+++ EXTRACT TO READ

A multi-institutional group of researchers describe the new imaging approach in Optica, The Optical Society's (OSA) journal for high-impact research. They also demonstrate some of the technique's potential applications by imaging a gas flow and distinguishing cancerous and normal samples of esophageal tissue.

"Although mid-infrared spectroscopy is recognized as a powerful tool for chemical analysis, its applicability has been hampered by a lack of affordable light sources and sensitive detectors," said Tidemand-Lichtenberg. "To overcome this barrier, we used an approach that translates information from the mid-infrared region, where the chemical signatures are most distinct, to the near-infrared, where today's camera technology is most mature and sensitive."

Practical mid-infrared spectroscopy

The researchers drew on a process known as nonlinear frequency conversion in which energy is added to a photon to change its wavelength, and hence its color. Although frequency conversion, or upconversion, is often used to change the wavelength of a laser's output, the researchers from DTU Fotonik developed a detection system that could shift an entire mid-IR image into the near-infrared wavelength range while preserving all the spatial information.

The system incorporates a new mid-infrared light source developed by collaborators from The Institute of Photonic Sciences (ICFO). This single-wavelength light source can be tuned to different wavelengths and it also uses frequency conversion to generate the mid-infrared light. In fact, the researchers used the same pulsed near-infrared laser for two things: to generate the tunable mid-IR light and to achieve the image upconversion.

++++++
+++ COLLECTED MATERIAL

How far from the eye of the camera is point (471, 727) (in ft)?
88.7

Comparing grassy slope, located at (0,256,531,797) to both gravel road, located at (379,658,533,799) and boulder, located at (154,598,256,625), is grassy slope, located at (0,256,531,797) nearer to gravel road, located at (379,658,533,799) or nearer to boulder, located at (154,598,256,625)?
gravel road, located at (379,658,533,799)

++++++

TASK DETAILS - Could you carry on the passage about mid-infrared imaging from its last sentence? You won't need the material for this.

RESPONSE -
"This approach yields high peak power pulses in perfect synchronism, eliminating the need for sophisticated temporal control of the pulses, leading to images with a good signal-to-noise ratio," explained Tidemand-Lichtenberg. "In addition, our optical setup is designed in a way that requires very little post-processing after the images are acquired."

Imaging fast events and complex samples

The researchers demonstrated the imaging speed of their new mid-infrared upconversion spectroscopy approach by tuning the illumination laser to match the peak absorption of a gas flow and acquiring a video with 40 images per second.

They also conducted a pilot study, headed by the team members from Exeter University, in which the system was used to evaluate cancerous and healthy esophageal tissue samples. They found that morphology and spectral classification using their system matched well with the standard stained histopathology images.

"Our upconversion imaging approach is generic and constitutes a major simplification in realizing video-frame-rate, mid-infrared monochromatic imaging," said Tidemand-Lichtenberg.

"The spectral information provided by this technique could be combined with machine learning to enable faster, and possibly more objective, medical diagnostics based on chemical signatures without the need for staining."